- **Stated problem A**:
Please list the three things that, according to the passage on the right of suffrage, the stimulus to enterprise and exertion has done and is still doing for the country.
- **Stated problem B**:
Write the next part of the passage on the right of suffrage, picking up where it stops.

--- Supplied text ---

It is apparent, from the foregoing remarks, that the asserted principle of equality by no means warrants the inference that all persons have a right to vote in public affairs and elections without any restriction as to qualifications. On the contrary it will appear upon farther examination, that such a general application of the principle would produce an unjust inequality among the various members of society; and would be injurious, perhaps fatal, to the public interests.

Men possess very various talents and acquirements; and if they are equally protected in the exercise of them, and in the enjoyment of the fruits of them, this equal protection will produce an inequality in their condition and the welfare of society requires that it should be so. If it were not so, the stimulus to enterprise and exertion, which has done, and is still doing, so much to beautify, enrich, and strengthen our country, would be paralyzed; and instead of the rapid progress which we are now making to greatness and power, we should witness decay and ruin. But the laws and institutions of society ought to be such that all persons may avail themselves of their fair equal rights and advantages; and of their talents, acquirements and personal merits; and such as shall prevent monopolies and entailments of property or privileges in the hands of individuals, or associations of men, or families. The general good of society; a due regard to the democratic principles of our government, and of the equal rights of its members, require this.

But in the division of power between the general government, and the State governments, the regulation of these things was left, principally, within the jurisdiction of the latter. And they have generally, or at least in some important respects, carried these principles into effect, by causing an equal division of intestate estates among the heirs, and by preventing entailments of property. Whether they have adopted the true principle as to monopolies of privileges in the hands of individuals and associations of men, presents a subject of interesting enquiry, the examination of which does not fall within the scope of this treatise.

CHAPTER VI.

A Historical Review of the Right of Suffrage, according to the Constitutions of the United States and of the several States.

The constitution of the United States does not prescribe the qualification of electors, in any case. It provides that the electors of members of the house of representatives in Congress "in each State shall have the qualifications requisite for electors of the most numerous branch of the State legislature."* These qaulifications are left to be prescribed and regulated wholly by the constitutions and laws of the several States. There is no other officer or member of the general government of the United States, who is elected directly by the votes of the people, but representatives to Congress. It would have been well, on many accounts, if the qualifications of the electors of all the elective officers and of the members of conventions for forming and amending the constitutions, both of the general and State governments, had been prescribed and established by the constitution of the United States. This would have made the qualifications for the right of suffrage uniform throughout the country; and would have made the elective franchise a right to be appreciated and sought for, as a valuable American privilege, by all classes of people. And it would have become an estimable and known standard of citizenship;

* Art. 1, sec. 2.

--- Given information ---

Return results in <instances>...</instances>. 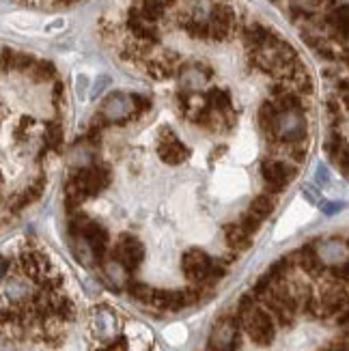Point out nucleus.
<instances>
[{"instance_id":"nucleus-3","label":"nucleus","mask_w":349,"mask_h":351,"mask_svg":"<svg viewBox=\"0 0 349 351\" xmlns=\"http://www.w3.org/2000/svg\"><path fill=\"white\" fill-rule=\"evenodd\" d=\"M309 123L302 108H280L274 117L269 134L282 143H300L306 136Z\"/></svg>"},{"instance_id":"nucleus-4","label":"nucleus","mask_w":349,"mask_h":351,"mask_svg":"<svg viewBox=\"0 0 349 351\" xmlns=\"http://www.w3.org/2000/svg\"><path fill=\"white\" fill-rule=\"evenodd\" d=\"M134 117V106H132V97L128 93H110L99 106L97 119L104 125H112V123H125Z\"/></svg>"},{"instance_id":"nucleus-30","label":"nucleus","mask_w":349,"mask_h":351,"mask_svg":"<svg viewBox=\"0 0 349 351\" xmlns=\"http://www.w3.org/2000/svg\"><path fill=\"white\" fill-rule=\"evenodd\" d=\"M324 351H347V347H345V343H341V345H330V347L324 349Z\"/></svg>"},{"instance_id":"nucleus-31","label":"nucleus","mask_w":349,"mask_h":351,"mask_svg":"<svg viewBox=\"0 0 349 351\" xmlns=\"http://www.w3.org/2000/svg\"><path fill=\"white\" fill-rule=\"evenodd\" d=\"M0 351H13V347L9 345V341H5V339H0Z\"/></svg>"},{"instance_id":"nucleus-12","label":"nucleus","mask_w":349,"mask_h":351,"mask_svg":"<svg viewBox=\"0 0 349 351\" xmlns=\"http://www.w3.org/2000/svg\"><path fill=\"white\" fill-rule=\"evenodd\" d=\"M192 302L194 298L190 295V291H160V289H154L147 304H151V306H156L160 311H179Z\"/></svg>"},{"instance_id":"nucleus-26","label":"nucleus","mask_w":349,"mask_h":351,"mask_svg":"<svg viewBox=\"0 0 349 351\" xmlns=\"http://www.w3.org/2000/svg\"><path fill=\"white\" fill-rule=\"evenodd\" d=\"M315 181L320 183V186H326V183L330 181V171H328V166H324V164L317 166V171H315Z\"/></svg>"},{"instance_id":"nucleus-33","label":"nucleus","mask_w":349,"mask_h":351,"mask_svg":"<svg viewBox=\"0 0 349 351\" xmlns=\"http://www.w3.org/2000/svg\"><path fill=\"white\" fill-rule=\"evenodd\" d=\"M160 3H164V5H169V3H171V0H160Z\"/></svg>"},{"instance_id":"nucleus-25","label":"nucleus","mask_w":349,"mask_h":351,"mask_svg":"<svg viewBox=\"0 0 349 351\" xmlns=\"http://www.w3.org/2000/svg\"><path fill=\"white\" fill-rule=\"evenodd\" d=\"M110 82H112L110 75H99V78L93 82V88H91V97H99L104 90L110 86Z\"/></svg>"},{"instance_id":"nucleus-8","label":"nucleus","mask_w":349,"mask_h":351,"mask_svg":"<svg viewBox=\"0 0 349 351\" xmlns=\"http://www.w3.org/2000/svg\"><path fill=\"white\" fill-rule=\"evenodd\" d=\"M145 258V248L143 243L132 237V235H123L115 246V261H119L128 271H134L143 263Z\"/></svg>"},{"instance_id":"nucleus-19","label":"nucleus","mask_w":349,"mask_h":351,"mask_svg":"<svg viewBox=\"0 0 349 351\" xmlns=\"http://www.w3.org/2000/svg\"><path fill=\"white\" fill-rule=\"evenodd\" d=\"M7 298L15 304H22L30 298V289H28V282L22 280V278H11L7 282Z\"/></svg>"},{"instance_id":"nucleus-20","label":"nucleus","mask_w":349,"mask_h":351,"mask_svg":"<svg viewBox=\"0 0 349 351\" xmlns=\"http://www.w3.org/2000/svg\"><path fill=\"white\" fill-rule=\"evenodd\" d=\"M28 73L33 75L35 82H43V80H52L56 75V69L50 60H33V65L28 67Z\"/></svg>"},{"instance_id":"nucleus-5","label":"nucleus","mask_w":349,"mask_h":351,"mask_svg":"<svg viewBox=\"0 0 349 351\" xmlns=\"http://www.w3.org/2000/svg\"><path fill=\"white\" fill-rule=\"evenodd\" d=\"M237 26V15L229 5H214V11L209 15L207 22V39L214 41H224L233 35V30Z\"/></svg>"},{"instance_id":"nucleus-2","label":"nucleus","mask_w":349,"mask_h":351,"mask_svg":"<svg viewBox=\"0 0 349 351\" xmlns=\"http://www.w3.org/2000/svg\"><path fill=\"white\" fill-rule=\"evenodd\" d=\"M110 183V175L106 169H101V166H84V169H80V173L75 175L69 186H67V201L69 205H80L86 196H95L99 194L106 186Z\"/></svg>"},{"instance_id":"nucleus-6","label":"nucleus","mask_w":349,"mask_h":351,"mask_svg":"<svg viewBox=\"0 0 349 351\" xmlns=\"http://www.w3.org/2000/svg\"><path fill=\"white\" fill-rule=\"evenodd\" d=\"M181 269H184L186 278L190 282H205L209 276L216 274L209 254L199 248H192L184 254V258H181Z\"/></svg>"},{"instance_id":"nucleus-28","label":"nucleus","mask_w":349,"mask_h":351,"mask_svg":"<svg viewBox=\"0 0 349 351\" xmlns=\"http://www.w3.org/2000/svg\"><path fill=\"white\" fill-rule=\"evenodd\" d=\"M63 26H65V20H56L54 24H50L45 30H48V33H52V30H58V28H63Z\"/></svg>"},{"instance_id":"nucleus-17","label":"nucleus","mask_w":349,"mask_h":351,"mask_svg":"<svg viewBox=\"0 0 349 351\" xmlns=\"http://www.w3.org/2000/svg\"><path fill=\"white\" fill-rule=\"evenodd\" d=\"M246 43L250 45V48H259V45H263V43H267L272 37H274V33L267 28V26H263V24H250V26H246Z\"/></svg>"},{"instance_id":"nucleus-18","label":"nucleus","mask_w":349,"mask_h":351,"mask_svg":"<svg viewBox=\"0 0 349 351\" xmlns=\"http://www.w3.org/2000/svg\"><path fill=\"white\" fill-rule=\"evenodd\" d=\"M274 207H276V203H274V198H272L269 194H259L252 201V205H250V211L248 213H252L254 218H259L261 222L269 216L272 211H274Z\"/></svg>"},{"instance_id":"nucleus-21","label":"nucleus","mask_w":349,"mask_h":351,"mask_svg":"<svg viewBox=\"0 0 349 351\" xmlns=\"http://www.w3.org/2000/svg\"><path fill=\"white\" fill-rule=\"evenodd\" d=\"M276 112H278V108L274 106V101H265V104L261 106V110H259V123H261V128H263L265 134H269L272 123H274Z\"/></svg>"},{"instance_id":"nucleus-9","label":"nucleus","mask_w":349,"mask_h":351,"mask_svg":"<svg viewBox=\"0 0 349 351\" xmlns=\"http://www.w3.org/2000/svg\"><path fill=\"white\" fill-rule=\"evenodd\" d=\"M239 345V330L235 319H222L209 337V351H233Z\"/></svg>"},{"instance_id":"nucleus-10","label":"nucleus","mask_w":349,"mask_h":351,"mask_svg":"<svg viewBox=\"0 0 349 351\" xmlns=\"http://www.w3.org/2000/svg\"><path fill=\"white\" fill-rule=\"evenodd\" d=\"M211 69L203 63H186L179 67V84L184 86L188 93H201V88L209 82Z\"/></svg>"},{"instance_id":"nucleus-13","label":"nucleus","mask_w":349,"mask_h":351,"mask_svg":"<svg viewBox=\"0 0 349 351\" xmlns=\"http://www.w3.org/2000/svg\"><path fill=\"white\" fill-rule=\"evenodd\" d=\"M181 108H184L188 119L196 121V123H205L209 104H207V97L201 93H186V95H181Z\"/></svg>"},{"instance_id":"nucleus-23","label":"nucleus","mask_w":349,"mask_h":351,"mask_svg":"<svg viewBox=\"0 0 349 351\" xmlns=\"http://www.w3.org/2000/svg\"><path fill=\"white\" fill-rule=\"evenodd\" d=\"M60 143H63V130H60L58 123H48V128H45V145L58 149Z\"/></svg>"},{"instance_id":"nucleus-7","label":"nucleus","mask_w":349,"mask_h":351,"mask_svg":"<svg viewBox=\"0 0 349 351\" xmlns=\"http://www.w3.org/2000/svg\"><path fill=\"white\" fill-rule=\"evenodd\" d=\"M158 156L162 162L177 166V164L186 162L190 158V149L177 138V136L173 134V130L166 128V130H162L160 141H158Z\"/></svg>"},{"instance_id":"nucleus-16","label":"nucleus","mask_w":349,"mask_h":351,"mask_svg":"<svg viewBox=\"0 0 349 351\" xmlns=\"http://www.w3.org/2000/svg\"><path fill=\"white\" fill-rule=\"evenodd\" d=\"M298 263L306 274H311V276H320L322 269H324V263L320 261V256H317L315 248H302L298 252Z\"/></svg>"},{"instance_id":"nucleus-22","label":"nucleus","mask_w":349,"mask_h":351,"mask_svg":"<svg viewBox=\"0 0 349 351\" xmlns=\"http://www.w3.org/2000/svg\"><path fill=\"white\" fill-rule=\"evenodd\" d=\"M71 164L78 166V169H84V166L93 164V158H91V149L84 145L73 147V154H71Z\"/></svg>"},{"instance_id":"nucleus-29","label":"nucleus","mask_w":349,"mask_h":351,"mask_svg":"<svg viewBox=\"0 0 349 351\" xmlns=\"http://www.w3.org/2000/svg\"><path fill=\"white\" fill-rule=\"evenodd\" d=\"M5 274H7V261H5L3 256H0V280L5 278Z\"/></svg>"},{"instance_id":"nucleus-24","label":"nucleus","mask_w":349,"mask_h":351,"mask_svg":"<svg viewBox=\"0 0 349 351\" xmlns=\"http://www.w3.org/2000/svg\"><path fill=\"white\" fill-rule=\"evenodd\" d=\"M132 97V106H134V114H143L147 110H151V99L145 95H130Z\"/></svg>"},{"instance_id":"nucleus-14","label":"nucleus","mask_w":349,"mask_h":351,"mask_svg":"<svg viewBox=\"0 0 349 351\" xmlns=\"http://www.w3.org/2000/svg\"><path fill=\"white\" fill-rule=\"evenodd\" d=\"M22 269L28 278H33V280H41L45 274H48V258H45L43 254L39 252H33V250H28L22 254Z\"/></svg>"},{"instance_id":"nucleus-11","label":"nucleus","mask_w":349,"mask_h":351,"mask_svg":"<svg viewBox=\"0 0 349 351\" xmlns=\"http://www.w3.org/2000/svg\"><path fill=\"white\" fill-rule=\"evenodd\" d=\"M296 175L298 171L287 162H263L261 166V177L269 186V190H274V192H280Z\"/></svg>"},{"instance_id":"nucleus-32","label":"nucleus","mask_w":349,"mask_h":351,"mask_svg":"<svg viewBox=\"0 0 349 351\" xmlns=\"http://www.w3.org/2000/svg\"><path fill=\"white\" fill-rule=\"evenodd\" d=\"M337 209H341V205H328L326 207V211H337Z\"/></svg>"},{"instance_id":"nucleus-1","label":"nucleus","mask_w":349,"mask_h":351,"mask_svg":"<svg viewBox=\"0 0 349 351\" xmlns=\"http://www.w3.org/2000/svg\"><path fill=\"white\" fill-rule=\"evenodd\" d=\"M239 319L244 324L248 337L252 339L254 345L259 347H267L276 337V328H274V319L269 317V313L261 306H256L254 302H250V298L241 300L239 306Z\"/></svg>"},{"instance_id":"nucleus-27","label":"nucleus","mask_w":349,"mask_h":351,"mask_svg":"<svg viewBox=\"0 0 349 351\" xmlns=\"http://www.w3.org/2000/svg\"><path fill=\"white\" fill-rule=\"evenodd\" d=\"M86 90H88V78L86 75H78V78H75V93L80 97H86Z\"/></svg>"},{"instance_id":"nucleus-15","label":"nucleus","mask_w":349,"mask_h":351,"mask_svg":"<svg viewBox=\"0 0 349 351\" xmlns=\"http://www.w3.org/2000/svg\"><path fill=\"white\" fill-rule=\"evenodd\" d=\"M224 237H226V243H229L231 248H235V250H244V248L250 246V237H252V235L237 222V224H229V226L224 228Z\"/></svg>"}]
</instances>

---

- **Exercise result A**:
- Beautify it
- Enrich it
- Strengthen it

- **Exercise result B**:
or, as the right has been considered and treated in some of the States, it would have given to its possessors the honorable appellation of freemen of the United States.

We recur to the principles of our glorious revolution as the correct and standard principles of our government; and very justly so: for the history of the world does not present an example of more pure, enlightened and disinterested patriotism than was exhibited by the great men of the revolution of 1776. The actors, in that revolution, were the men who formed the constitutions of the thirteen old original States which achieved the revolution. It may be interesting, therefore, to review the provisions made by the conventions of the people in those States, on the subject of the right of suffrage, at and near the period of the revolution; and to compare them with the later provisions on that subject, in the same States and in the new States.

New Hampshire. A convention assembled in 1775, agreed that "each elector should possess a real estate of twenty pounds value."*

By the constitution of October 1783, every male inhabitant of twenty-one years of age, paying for himself a poll tax, had a right to vote in the town or parish where he dwelt, for senators and representatives.

By the constitution of 1792, part 2, every male inhabitant of twenty-one years of age, excepting paupers and persons excused from paying taxes at

* 2 Belknap's Hist. New Hampshire, 398.

their own request, are admitted to vote in the town or parish where they dwell, for senators and representatives.

Massachusetts. By the constitution of 1780, ch. 1, sec. 2, art. 2, every male inhabitant of twenty-one years of age, having a freehold estate within the State of the annual income of three pounds, or any estate of sixty pounds, had a right to give his vote for the senators for the district of which he was an inhabitant. And by ch. 1, sec. 2, art. 4, every male person of twenty-one years of age, being a resident of any town in the State one year next preceding the election, and having the like qualifications as to property, had a right to vote for a representative or representatives in the same town.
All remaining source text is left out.